EMG and Nerve Conduction Studies
Performed by Dr. Patwary, these tests measure the electrical activity of nerves and muscles — identifying which nerve root is affected and assessing the severity of any damage. Particularly useful when imaging and symptoms don’t clearly correlate.
Treatment — Starting Without Surgery
Physical Therapy
For most lumbar disc herniations, extension-biased exercises (McKenzie method) reduce pressure on the affected nerve root by moving disc material away from it. Go Rehab Physical Therapy provides this specialized spine rehabilitation at all Grewal Spine locations.
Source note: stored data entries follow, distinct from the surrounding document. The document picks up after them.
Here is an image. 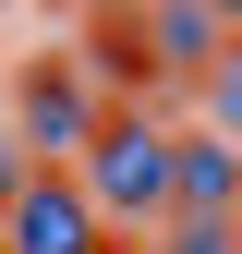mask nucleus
I'll use <instances>...</instances> for the list:
<instances>
[{
	"mask_svg": "<svg viewBox=\"0 0 242 254\" xmlns=\"http://www.w3.org/2000/svg\"><path fill=\"white\" fill-rule=\"evenodd\" d=\"M97 206H121V218H158L170 206V133L158 121H121L97 145Z\"/></svg>",
	"mask_w": 242,
	"mask_h": 254,
	"instance_id": "nucleus-1",
	"label": "nucleus"
},
{
	"mask_svg": "<svg viewBox=\"0 0 242 254\" xmlns=\"http://www.w3.org/2000/svg\"><path fill=\"white\" fill-rule=\"evenodd\" d=\"M24 109H37V133H49V145H73V133H85V121H73V85H60V73H37V97H24Z\"/></svg>",
	"mask_w": 242,
	"mask_h": 254,
	"instance_id": "nucleus-3",
	"label": "nucleus"
},
{
	"mask_svg": "<svg viewBox=\"0 0 242 254\" xmlns=\"http://www.w3.org/2000/svg\"><path fill=\"white\" fill-rule=\"evenodd\" d=\"M12 254H97V230H85V194H24L12 206Z\"/></svg>",
	"mask_w": 242,
	"mask_h": 254,
	"instance_id": "nucleus-2",
	"label": "nucleus"
},
{
	"mask_svg": "<svg viewBox=\"0 0 242 254\" xmlns=\"http://www.w3.org/2000/svg\"><path fill=\"white\" fill-rule=\"evenodd\" d=\"M170 254H242V242H230V218H182V242H170Z\"/></svg>",
	"mask_w": 242,
	"mask_h": 254,
	"instance_id": "nucleus-4",
	"label": "nucleus"
},
{
	"mask_svg": "<svg viewBox=\"0 0 242 254\" xmlns=\"http://www.w3.org/2000/svg\"><path fill=\"white\" fill-rule=\"evenodd\" d=\"M218 133H242V49H218Z\"/></svg>",
	"mask_w": 242,
	"mask_h": 254,
	"instance_id": "nucleus-5",
	"label": "nucleus"
}]
</instances>
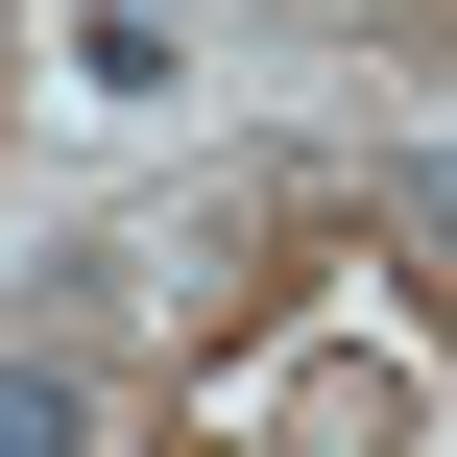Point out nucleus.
Masks as SVG:
<instances>
[{
    "label": "nucleus",
    "mask_w": 457,
    "mask_h": 457,
    "mask_svg": "<svg viewBox=\"0 0 457 457\" xmlns=\"http://www.w3.org/2000/svg\"><path fill=\"white\" fill-rule=\"evenodd\" d=\"M72 48H96V96H169V0H72Z\"/></svg>",
    "instance_id": "f257e3e1"
},
{
    "label": "nucleus",
    "mask_w": 457,
    "mask_h": 457,
    "mask_svg": "<svg viewBox=\"0 0 457 457\" xmlns=\"http://www.w3.org/2000/svg\"><path fill=\"white\" fill-rule=\"evenodd\" d=\"M72 434H96V410H72V361L24 337V361H0V457H72Z\"/></svg>",
    "instance_id": "f03ea898"
}]
</instances>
Epidural Steroid Injections
When inflammation around the compressed nerve root is driving severe pain, a fluoroscopically-guided transforaminal injection places corticosteroid precisely at the affected nerve root. Fifty to seventy percent of appropriately selected patients experience significant short-term improvement.
When Surgery Makes Sense
Lumbar microdiscectomy is the most common minimally invasive spine procedure performed when conservative care has failed after 6–12 weeks, or when neurological deficits are significant or worsening. The evidence base is extensive: a systematic review in BMC Musculoskeletal Disorders reports success rates of 78–95% of patients at 1–2 years post-surgery. A direct comparison study (2020–2023, n=396) found microdiscectomy achieved an 86.8% success rate versus 77.8% for traditional open discectomy (p=0.050). Through a small 1–2 cm incision with a surgical microscope, the herniated fragment is removed — typically an outpatient procedure, with the majority of patients experiencing significant improvement in leg pain within days to weeks of surgery.
The SPORT trial (JAMA 2006, n=501, 13 spine clinics across 11 US states) demonstrated that surgically treated disc herniation patients achieved 40.9-point improvement in bodily pain at 3 months versus 26.0 for non-operative treatment — with benefits durable through 8-year follow-up. Reherniation occurs in 5–21% of patients following primary discectomy and is the leading cause of reoperation, which is why post-operative physical therapy and core strengthening through Go Rehab are integral parts of the treatment plan.
★★★★★ Sybille Nagorski-Drew
“Dr Grewal changed my life. I went from a 37-year-old living in daily pain to feeling like I have my life back. I am so grateful for the procedure he did on my neck.”
Sources & Clinical References
- Weinstein JN, et al. ‘Surgical vs nonoperative treatment for lumbar disk herniation: the SPORT observational cohort.’ JAMA. 2006;296:2451–2459. [Pain 40.9 surgery vs 26.0 non-op at 3 months]
- Weinstein JN, et al. ‘Surgical vs nonoperative treatment for lumbar disc herniation: 4-year SPORT results.’ Spine. 2008;33(25):2789–2800. [Durable surgical advantage through 4 years]
- Physical prognostic factors predicting outcome following lumbar discectomy surgery: systematic review. BMC Musculoskeletal Disorders. 2018. [Success rates 78–95% at 1–2 years]
- Comparative analysis of microdiscectomy vs open discectomy (n=396, 2020–2023). PJMS. 2024. [86.8% vs 77.8% success]
- AAOS OrthoInfo. ‘Herniated Disk in the Lower Back.’ orthoinfo.aaos.org. 2025.
- AANS. ‘Herniated Disc.’ aans.org. 2025.
- AAPMR KnowledgeNow. ‘Lumbar Radiculopathy.’ now.aapmr.org.
- NASS. Clinical guidelines — ESI evidence for disc herniation. spine.org.